Посол кивнул и сказал переводчику несколько слов. Тот объяснил:
– Сейчас будет говорить господин Кирика, дедушка Дори.
Второй старик встал. Зачем-то погладил рукой свое горло, так, словно ему что-то мешало говорить, и на хорошем английском языке сказал следующее:
– Дорогой мистер, вы спасли не просто мою внучку, вы спасли единственную прямую наследницу всего моего состояния, огромной промышленной империи. Девочка уже в Японии. Она долечивается после перенесенного шока и проходит психологическую реабилитацию. У меня нет слов, чтобы выразить, как я вам благодарен. Я навел о вас справки и понял, как мне следует отблагодарить спасителя моей любимой Дори. Примите от меня вот это, в знак моей бесконечной признательности и моего безграничного уважения.
Арииши Кирика протянул мне простой продолговатый белый конверт. Я вопросительно взглянул на него: открывать здесь или нет? Он кивнул…
В конверте лежало свидетельство о том, что в Banc de Geneva на мое имя открыт счет на… Ну ни хрена себе, а! На сколько?! НА ДЕСЯТЬ МИЛЛИОНОВ ЕВРО!!! Евро! Десять! Миллионов! И кредитка. Чтобы пользоваться счетом. Ага…

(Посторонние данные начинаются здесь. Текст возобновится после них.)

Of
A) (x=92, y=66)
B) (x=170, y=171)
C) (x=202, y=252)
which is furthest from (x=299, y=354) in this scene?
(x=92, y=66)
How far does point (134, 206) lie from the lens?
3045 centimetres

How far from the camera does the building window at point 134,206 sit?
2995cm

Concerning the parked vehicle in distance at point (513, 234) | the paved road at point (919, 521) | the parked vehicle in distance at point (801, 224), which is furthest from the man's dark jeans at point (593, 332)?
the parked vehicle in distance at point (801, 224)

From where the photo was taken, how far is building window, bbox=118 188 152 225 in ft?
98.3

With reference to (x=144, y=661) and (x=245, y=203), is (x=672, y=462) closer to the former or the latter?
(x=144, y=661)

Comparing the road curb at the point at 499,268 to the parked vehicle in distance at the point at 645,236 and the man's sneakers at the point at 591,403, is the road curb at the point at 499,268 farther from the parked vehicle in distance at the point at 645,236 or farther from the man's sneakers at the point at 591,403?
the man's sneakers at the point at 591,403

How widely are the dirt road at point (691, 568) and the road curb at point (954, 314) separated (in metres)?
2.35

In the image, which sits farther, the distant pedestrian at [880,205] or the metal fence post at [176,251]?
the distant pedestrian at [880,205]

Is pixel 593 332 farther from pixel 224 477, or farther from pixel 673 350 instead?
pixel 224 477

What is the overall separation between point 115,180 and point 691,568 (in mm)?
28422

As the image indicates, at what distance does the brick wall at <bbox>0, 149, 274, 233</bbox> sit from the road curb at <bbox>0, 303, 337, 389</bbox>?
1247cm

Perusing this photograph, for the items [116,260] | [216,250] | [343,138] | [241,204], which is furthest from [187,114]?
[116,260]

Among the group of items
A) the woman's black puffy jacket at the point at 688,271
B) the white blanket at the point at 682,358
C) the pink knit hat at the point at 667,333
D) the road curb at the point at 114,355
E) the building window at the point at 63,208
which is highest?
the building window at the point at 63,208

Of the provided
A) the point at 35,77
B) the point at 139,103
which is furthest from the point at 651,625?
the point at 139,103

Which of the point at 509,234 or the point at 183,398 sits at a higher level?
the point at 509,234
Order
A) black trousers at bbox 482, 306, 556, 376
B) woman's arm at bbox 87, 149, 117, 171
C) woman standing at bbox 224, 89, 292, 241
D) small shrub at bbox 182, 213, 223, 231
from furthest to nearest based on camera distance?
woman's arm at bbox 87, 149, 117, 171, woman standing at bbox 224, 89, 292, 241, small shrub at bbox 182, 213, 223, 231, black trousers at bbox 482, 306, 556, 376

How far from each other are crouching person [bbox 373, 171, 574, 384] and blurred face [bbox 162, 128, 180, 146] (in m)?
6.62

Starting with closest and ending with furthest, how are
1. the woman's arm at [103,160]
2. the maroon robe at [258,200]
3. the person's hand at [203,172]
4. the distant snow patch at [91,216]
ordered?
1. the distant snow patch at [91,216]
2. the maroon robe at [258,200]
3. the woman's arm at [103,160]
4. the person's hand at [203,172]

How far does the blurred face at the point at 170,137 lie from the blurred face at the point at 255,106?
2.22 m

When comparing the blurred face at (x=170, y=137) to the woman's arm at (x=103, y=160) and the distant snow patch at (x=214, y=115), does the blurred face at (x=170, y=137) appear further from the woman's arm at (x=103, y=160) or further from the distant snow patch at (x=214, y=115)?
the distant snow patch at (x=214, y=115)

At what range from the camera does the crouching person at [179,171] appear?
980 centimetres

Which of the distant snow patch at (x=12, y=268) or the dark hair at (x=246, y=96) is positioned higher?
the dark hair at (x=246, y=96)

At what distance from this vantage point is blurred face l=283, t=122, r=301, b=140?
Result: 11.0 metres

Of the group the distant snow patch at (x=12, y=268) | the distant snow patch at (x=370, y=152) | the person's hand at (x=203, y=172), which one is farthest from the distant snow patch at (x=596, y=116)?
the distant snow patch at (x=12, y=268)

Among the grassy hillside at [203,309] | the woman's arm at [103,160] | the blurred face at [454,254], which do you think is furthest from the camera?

Зря меня поставили на этот трамплинчик, потому что я с него упал. Потерял сознание. Но до пола долететь мне не дали. Несколько рук подхватили меня, и спустя мгновение я лежал на кушетке в небольшой комнате. Рядом сидел переводчик с озабоченным лицом и пузырьком нашатырного спирта, от которого я только что и очнулся, а в руке моей был зажат тот самый белый продолговатый конверт.
– Я жив?
– Вполне, господин Вербицкий. У нас все было готово именно для такого случая. Как видите, есть даже нашатырь.
– Я вам очень признателен. А где же все остальные?
– Они ждут вас и волнуются. Вы выйдете к ним? Господин Кирика хотел сказать вам несколько слов и…
– Вы знаете, нет. Я никуда не пойду. Вернее, я не хочу никуда выходить. А если господин Кирика хочет сказать мне что-нибудь, то пусть он лучше сделает это здесь. Наедине. Я еще не вполне хорошо себя чувствую.